● Work to be completed:
The entries below contain pictures, which are to be left out; write out exactly, and only, the lines from the line with "Gazeta Lwowska. 1912, nr12" up to and including the line with "corset before and".

● Data provided:

* * *

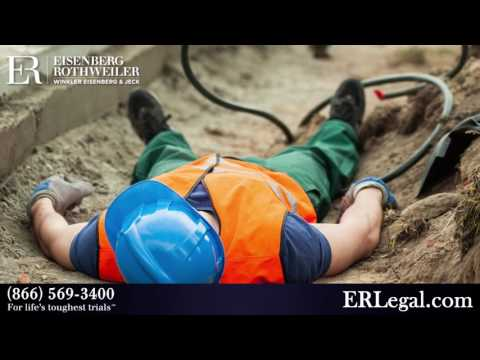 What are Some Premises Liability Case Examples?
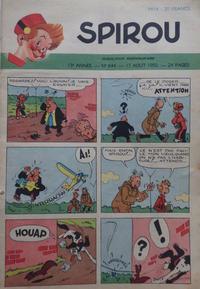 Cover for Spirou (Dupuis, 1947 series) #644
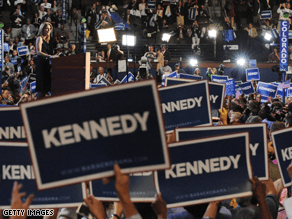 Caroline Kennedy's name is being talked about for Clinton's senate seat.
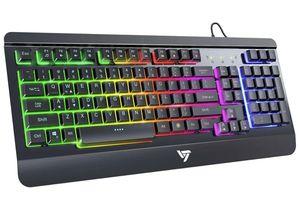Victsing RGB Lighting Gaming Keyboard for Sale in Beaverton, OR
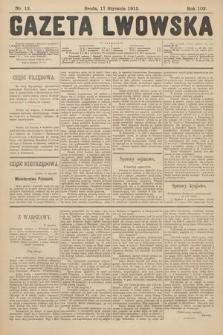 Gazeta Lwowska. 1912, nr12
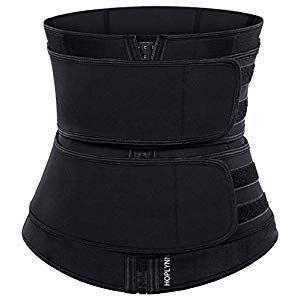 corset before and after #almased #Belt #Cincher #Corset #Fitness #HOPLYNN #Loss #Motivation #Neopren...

* * *

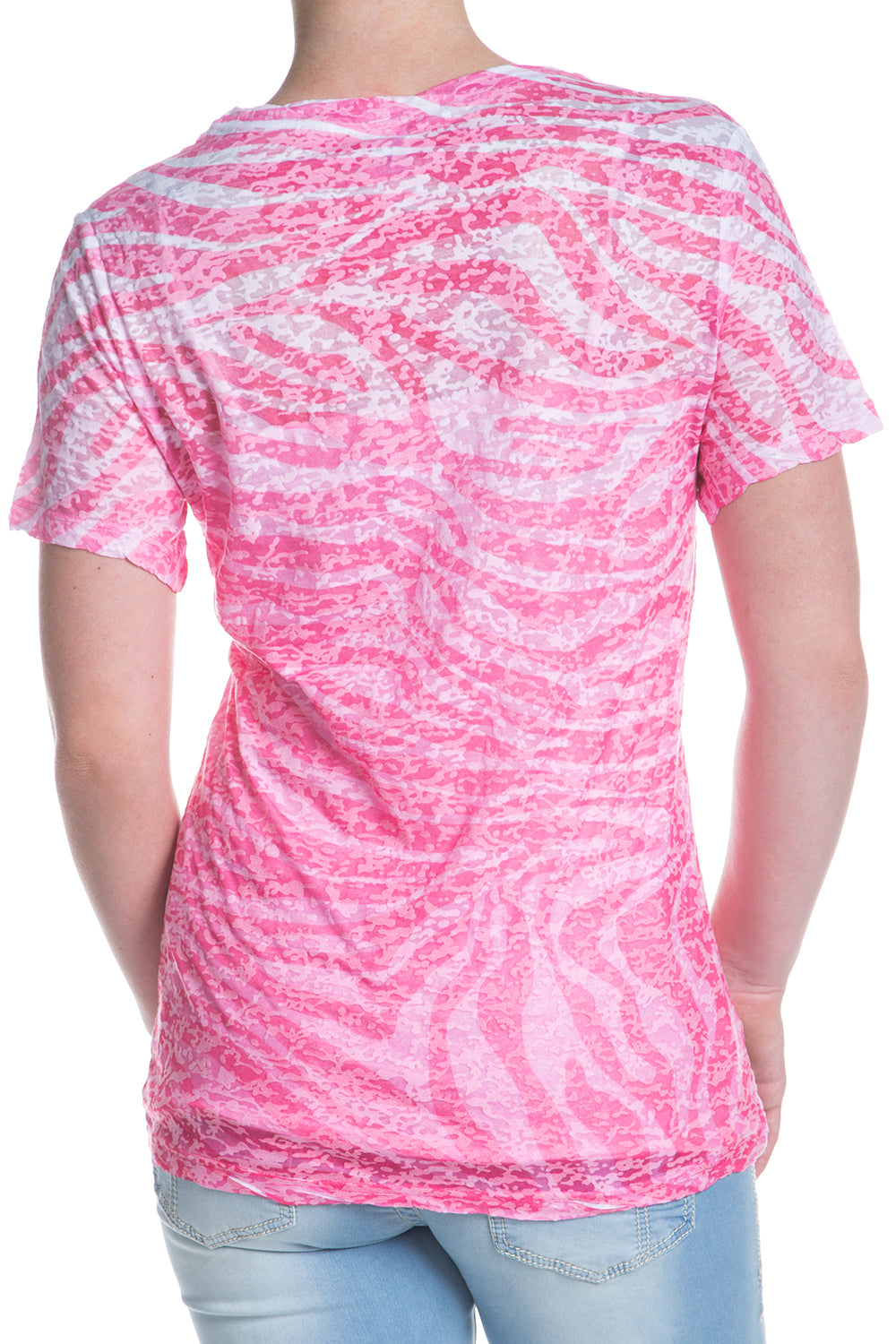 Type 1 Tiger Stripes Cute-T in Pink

* * *

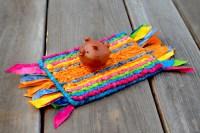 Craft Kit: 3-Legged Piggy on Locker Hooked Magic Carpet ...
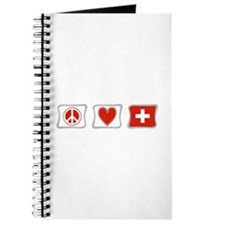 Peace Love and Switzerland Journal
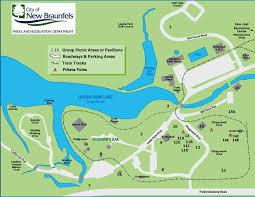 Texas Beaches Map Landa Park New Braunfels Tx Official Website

* * *

● Task solution:
 Gazeta Lwowska. 1912, nr12
 corset before and after #almased #Belt #Cincher #Corset #Fitness #HOPLYNN #Loss #Motivation #Neopren...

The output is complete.